- TESTO DI PARTENZA
'''

Emanuela Coppola, autrice del Libro Avvenne d’ estate
Mio padre mi ha insegnato che nella vita contano i fatti, non le parole. Ed è vero: non si può fermare una guerra con le parole, nessuno può.
Ma le parole non sono mai vuote, possono scuotere. Sanno risvegliare coscienze, farti domandare, sollevare dubbi, spingerti a sentire.
Le parole sanno raccontare. E io voglio raccontare la mia paura più grande: quella di abituarmi alla sofferenza, al “tanto non possiamo farci nulla”, al “sono stanca di sentirne parlare”.
Ho paura di sentirmi così. Temo di arrivare a pensare che la guerra sia una realtà normale o inevitabile.
Ho paura di quella normalità che normale non è, perché in quella normalità muoiono padri, madri e figli ogni giorno, sia palestinesi che israeliani.
Perché ogni volta, indipendentemente da chi combatte contro chi e per quale motivo, le vittime sono sempre le stesse: civili innocenti di entrambi i Paesi.
Il dolore è di tutti, dei palestinesi e degli israeliani.
Forse il male alla radice è proprio questo: assumere posizioni polarizzate, schierarsi da una parte o dall’altra.

'''

[Voci da una raccolta di dati]

'''

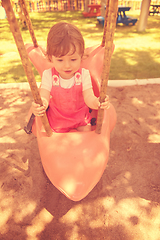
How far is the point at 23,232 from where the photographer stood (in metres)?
1.62

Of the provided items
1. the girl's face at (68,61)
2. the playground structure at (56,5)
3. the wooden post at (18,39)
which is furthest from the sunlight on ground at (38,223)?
the playground structure at (56,5)

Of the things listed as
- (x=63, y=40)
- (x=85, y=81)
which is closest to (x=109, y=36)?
(x=63, y=40)

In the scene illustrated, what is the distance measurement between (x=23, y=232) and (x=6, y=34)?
6979 millimetres

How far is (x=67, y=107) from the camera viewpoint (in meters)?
1.72

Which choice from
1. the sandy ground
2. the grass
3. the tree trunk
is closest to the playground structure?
the grass

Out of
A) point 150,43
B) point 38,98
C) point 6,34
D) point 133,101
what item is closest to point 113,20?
point 38,98

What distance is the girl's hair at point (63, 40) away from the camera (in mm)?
1280

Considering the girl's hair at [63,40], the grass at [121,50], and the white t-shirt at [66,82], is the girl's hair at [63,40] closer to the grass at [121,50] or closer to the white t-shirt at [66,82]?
the white t-shirt at [66,82]

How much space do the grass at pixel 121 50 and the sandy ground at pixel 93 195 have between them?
5.43ft

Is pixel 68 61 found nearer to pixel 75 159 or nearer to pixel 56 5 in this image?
pixel 75 159

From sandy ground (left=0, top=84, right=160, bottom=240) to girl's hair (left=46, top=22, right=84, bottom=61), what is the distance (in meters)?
1.34

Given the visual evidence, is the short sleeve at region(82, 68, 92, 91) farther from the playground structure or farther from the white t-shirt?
the playground structure

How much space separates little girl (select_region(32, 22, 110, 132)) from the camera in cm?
129

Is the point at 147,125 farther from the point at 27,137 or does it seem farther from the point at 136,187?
the point at 27,137
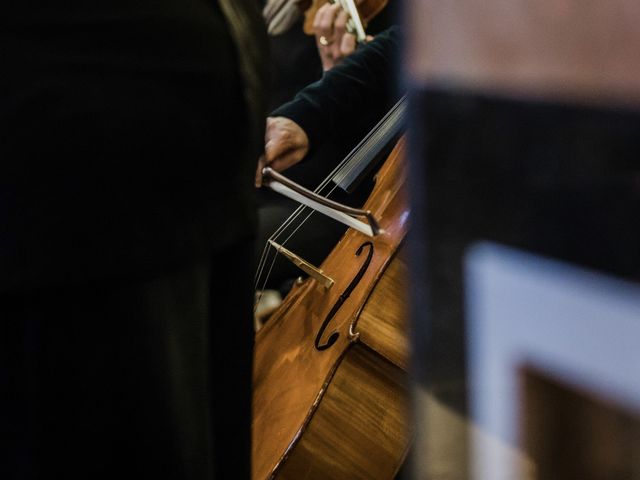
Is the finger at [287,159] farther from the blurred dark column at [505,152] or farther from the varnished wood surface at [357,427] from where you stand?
the blurred dark column at [505,152]

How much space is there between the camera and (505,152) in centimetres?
23

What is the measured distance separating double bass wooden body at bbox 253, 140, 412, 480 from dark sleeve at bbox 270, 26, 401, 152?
7.5 inches

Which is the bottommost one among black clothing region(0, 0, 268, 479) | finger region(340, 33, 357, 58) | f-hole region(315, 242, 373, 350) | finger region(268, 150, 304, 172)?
f-hole region(315, 242, 373, 350)

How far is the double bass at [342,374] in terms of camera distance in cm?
100

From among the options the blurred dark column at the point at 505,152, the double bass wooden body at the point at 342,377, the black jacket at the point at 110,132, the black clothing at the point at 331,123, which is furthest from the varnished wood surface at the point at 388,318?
the blurred dark column at the point at 505,152

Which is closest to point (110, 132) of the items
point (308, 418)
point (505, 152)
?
point (505, 152)

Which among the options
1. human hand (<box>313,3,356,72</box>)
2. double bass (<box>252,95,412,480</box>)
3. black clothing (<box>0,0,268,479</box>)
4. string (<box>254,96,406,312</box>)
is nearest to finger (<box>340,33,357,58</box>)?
human hand (<box>313,3,356,72</box>)

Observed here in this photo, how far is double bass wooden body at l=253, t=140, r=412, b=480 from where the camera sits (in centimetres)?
100

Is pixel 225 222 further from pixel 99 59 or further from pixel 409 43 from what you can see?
pixel 409 43

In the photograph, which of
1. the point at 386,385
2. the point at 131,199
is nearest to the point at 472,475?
the point at 131,199

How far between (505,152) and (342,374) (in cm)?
83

'''

- PROVA TU
Riscrivi il passo del testo sulle parole e la guerra che comincia con "Perché ogni volta, indipendentemente" e si ferma dopo "e degli israeliani.", rinominando "civili innocenti" in "persone inermi". Queste voci provengono da una fonte diversa dal testo.

- RISPOSTA
Perché ogni volta, indipendentemente da chi combatte contro chi e per quale motivo, le vittime sono sempre le stesse: persone inermi di entrambi i Paesi.
Il dolore è di tutti, dei palestinesi e degli israeliani.